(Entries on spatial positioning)

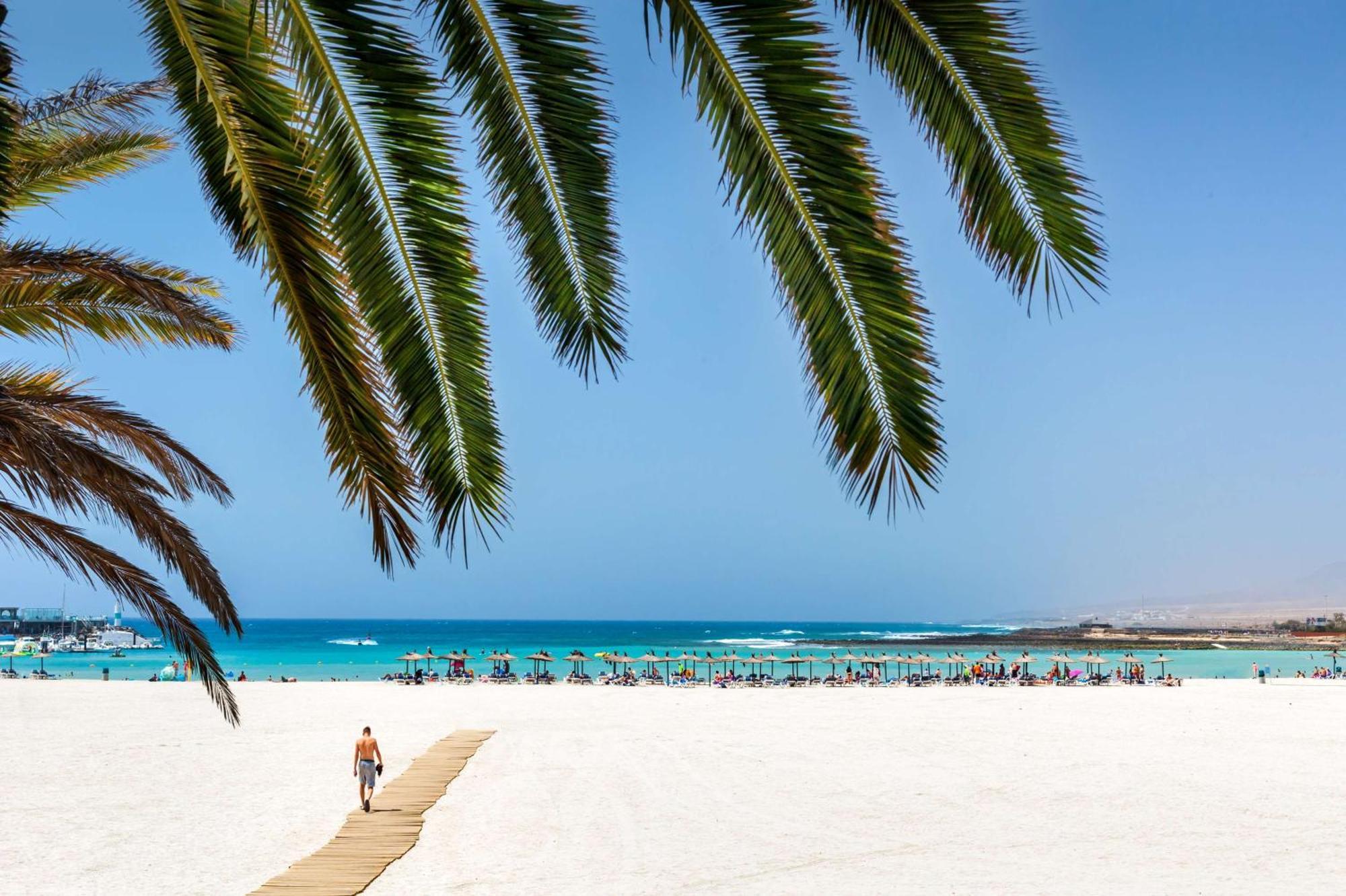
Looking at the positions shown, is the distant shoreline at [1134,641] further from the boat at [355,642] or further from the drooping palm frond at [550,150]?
the drooping palm frond at [550,150]

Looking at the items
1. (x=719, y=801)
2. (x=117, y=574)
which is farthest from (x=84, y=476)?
(x=719, y=801)

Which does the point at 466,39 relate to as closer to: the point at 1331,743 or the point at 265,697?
the point at 1331,743

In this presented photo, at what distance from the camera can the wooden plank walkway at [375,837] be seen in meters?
8.86

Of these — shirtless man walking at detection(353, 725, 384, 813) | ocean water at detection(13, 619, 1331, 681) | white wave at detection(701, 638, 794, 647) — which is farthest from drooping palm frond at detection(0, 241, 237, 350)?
white wave at detection(701, 638, 794, 647)

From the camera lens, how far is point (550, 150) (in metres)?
3.75

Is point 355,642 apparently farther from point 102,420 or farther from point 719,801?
point 102,420

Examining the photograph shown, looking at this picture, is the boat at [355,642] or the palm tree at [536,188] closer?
the palm tree at [536,188]

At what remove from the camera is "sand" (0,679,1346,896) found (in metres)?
9.80

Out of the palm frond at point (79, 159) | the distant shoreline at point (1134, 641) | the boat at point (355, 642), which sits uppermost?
the palm frond at point (79, 159)

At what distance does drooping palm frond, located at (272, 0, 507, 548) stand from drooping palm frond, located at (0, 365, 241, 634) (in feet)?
9.55

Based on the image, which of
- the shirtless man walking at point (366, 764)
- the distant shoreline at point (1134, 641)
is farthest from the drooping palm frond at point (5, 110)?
the distant shoreline at point (1134, 641)

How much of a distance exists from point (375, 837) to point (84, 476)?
19.6 ft

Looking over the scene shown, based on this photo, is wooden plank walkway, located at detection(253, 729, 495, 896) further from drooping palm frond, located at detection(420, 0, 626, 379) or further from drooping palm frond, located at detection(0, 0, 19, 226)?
drooping palm frond, located at detection(0, 0, 19, 226)

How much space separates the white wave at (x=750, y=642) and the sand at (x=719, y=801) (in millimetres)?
80339
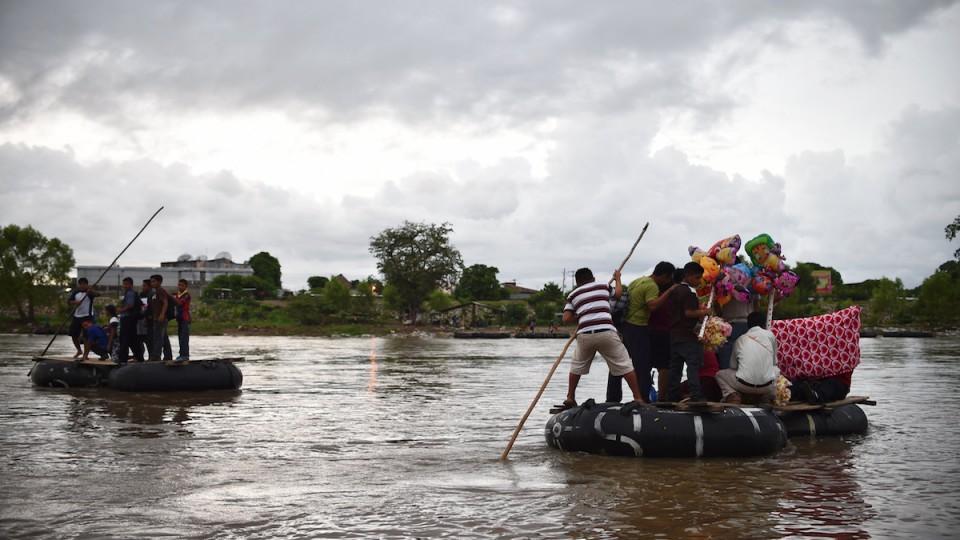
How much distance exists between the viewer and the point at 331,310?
87.7 m

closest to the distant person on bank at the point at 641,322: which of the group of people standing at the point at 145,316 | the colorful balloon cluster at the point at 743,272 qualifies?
the colorful balloon cluster at the point at 743,272

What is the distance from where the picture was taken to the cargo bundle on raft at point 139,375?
17.8m

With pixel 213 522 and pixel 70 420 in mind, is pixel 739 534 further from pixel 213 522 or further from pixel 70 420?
pixel 70 420

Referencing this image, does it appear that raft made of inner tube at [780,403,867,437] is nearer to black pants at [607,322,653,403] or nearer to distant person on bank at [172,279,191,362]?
black pants at [607,322,653,403]

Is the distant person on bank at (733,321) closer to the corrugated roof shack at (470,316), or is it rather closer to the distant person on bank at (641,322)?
the distant person on bank at (641,322)

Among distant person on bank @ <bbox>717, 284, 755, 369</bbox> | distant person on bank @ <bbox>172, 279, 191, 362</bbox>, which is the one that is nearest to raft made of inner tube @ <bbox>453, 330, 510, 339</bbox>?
distant person on bank @ <bbox>172, 279, 191, 362</bbox>

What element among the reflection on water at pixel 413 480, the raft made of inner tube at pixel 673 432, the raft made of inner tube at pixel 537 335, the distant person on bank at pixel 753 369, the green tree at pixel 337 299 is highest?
the green tree at pixel 337 299

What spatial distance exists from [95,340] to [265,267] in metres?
133

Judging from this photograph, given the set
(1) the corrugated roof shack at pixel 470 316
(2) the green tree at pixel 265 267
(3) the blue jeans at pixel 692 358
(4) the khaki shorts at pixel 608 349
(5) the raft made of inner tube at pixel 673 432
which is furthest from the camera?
(2) the green tree at pixel 265 267

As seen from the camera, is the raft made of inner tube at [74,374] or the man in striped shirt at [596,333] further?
the raft made of inner tube at [74,374]

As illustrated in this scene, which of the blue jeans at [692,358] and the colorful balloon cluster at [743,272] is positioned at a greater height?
the colorful balloon cluster at [743,272]

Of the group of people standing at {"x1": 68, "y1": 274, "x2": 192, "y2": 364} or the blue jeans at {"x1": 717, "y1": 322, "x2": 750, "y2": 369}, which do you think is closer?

■ **Description of the task**:
Only the lines from the one containing "As seen from" through the end of the entries above belong in the answer; repeat them exactly.

■ **Task solution**:
As seen from the camera, is the raft made of inner tube at [74,374] or the man in striped shirt at [596,333] further?
the raft made of inner tube at [74,374]

As illustrated in this scene, which of the blue jeans at [692,358] and the colorful balloon cluster at [743,272] is positioned at a greater height?
the colorful balloon cluster at [743,272]

Of the group of people standing at {"x1": 68, "y1": 274, "x2": 192, "y2": 364} or the blue jeans at {"x1": 717, "y1": 322, "x2": 750, "y2": 369}, which do you think is closer?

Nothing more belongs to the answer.